Em novo ataque aos direitos reprodutivos no Brasil, a Câmara dos Vereadores do Recife aprovou, nesta segunda-feira, 10 de novembro, um projeto de lei que institui a Semana de Conscientização sobre a Síndrome Pós-Aborto. A condição não é reconhecida pela Organização Mundial de Saúde (OMS), pela Associação Brasileira de Psiquiatria ou mesmo pelo Ministério da Saúde, como a Agência Pública revelou em reportagem. A aprovação do texto acontece uma semana depois da aprovação de um projeto de decreto legislativo que dificulta a realização do aborto legal em crianças na Câmara dos Deputados, em Brasília.
De autoria do vereador Gilson Machado Filho (PL) – filho do ex-ministro do Turismo do governo Bolsonaro, Gilson Machado – o projeto foi aprovado com 19 votos a favor e apenas três contrários. Ele prevê apresentações e distribuição de materiais informativos sobre os riscos ao aborto provocado, entre outras ações. Vereadoras do PSOL e do PT apresentaram um substitutivo ao texto, para transformar a proposta na “Semana Municipal de Humanização do Luto Materno e Parental”, mas a bancada bolsonarista rejeitou por 20 votos contra três.
As vereadoras da bancada feminista do Recife e os movimentos sociais por direitos reprodutivos avaliam que o projeto de Machado institui uma “síndrome imaginária” e é uma “ameaça ao direito ao aborto legal”, que é previsto no Brasil em casos de gravidez decorrente de estupro, feto anencéfalo ou risco de vida para a gestante.
“Quando um projeto de lei parte de uma ideia que não é reconhecida pela ciência, ele corre um risco de espalhar desinformação e de estigmatizar ainda mais as mulheres e pessoas que gestam”, disse a vereadora Jô Cavalcanti (PSOL) à Pública.

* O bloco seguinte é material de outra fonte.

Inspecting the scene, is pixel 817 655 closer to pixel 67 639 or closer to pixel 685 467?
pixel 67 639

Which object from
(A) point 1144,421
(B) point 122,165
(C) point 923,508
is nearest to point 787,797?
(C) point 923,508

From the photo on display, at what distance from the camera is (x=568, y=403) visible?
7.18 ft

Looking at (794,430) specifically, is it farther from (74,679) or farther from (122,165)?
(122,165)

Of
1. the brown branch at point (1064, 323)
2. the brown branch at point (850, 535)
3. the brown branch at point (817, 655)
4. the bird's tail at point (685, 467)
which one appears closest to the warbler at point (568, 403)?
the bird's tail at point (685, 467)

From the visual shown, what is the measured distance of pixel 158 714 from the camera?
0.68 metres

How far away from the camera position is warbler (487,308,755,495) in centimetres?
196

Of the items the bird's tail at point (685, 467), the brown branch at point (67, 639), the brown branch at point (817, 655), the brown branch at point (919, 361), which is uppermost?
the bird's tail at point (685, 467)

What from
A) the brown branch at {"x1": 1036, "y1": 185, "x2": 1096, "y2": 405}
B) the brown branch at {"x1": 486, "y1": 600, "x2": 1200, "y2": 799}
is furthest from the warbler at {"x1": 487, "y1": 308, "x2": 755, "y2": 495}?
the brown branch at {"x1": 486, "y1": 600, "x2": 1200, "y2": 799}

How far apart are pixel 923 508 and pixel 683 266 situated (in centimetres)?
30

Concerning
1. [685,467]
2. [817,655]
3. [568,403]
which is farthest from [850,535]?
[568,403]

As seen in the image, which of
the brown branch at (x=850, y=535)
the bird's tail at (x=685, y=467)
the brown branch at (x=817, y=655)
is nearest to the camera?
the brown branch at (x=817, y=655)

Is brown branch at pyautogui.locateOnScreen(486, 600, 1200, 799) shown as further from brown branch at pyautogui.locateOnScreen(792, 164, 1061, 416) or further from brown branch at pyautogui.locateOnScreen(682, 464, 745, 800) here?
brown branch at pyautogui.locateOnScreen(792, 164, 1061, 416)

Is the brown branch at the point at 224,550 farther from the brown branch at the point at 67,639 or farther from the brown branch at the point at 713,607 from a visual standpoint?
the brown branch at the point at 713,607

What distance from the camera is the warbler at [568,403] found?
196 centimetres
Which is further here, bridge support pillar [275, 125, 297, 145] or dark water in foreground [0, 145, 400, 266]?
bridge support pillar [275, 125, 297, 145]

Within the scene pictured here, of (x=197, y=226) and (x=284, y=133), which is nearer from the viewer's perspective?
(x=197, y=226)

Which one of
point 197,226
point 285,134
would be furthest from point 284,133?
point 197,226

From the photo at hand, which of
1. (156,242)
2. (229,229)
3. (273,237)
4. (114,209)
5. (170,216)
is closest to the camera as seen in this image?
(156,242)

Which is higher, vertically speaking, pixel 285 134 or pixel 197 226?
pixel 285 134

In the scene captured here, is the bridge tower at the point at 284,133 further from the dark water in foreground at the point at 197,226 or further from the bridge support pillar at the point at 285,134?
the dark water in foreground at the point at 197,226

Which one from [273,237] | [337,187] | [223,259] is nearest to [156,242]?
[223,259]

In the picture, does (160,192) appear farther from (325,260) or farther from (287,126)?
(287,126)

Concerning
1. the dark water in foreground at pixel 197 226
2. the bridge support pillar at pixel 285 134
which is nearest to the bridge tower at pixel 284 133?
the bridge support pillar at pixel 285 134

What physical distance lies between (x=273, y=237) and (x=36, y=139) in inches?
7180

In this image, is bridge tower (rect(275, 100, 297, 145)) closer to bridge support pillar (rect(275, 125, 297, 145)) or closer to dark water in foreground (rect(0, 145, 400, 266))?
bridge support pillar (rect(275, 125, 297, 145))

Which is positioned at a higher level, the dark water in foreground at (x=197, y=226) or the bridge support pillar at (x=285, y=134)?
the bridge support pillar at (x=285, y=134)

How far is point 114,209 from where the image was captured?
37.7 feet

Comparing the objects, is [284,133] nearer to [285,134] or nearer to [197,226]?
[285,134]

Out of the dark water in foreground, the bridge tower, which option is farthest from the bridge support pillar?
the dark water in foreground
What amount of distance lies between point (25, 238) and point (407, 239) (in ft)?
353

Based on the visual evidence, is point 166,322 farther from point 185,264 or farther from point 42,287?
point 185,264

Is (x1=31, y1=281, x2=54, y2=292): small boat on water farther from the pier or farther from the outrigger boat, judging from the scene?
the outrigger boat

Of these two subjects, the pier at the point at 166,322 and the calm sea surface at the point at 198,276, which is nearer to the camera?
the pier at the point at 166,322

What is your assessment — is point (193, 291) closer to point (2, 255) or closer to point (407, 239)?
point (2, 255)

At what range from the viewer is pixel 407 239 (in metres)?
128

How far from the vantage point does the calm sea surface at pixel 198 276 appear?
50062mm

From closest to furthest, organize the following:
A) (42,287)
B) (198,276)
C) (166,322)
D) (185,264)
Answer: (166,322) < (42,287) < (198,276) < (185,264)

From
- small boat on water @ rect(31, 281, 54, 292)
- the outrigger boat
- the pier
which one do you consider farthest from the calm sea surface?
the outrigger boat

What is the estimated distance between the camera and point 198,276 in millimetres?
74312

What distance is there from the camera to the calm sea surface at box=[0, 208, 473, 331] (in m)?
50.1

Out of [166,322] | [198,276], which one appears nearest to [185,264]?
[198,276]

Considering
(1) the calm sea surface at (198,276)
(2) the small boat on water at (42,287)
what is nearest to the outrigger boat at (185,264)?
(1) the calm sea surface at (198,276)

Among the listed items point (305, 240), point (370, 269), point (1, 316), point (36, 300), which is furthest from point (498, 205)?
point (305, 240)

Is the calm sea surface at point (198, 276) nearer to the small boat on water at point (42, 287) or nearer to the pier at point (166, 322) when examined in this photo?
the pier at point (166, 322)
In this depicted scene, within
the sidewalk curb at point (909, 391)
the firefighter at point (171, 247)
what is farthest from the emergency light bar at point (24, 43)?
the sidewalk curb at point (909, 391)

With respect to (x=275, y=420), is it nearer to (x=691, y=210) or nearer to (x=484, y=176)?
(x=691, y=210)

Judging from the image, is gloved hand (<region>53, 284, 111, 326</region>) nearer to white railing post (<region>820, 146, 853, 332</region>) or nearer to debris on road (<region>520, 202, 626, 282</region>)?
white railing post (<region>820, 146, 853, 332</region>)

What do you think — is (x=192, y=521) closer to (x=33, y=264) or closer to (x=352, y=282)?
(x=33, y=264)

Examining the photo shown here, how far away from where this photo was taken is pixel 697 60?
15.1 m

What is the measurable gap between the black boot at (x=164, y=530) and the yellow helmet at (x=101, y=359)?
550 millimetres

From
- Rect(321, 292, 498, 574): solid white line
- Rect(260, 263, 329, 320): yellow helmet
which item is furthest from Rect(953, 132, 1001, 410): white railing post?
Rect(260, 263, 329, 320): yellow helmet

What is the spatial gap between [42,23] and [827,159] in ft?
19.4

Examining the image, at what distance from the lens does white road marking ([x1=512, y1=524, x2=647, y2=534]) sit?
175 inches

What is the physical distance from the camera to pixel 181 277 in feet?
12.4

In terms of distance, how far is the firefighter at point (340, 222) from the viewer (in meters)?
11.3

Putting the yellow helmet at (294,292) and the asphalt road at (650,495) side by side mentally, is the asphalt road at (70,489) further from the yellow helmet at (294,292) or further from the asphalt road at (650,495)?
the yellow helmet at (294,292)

“O substitutivo que apresentamos ao PL 104/2025 retirava o termo ‘síndrome pós-aborto’, que não tem fundamento técnico, e alinhava o Recife à lei federal que criou a Política Nacional de Humanização do Luto Materno e Parental. Mas, infelizmente, aprovamos mais um instrumento que é fundamentalmente ideológico e impregnado de moralismo religioso”, concluiu.
Em Brasília, a maioria da Câmara dos Deputados aprovou, na semana passada, o PDL 3/25 que dificulta o aborto legal em crianças porque suspende a Resolução 258/2024 do Conselho Nacional dos Direitos da Criança e do Adolescente (CONANDA). Essa resolução determinava que menores de 14 anos podem realizar aborto em qualquer fase da gestação e estabelecia diretrizes para atendimento de crianças e adolescentes vítimas de violência sexual, incluindo estupro, e reforçando direitos já estabelecidos na Constituição Federal, no Código Penal e no Estatuto da Criança e do Adolescente (ECA).
O projeto é de autoria da deputada Chris Tonietto (PL-RJ), uma das parlamentares antiaborto com maior atuação no Legislativo.
Em nota sobre a aprovação do texto, o Ministério da Saúde afirmou que “O corpo de uma criança não suporta uma gravidez, e nenhuma gestação em crianças, situação de extrema vulnerabilidade deveria sequer ocorrer. Entendemos que o Conanda atuou dentro dos limites de sua competência legal e democrática, com participação da sociedade civil. Por isso, consideramos que o PDL não tem fundamento constitucional para seguir tramitando e representa um inconformismo de setores que se opõem à proteção integral de meninas vítimas de violência”, conclui o texto.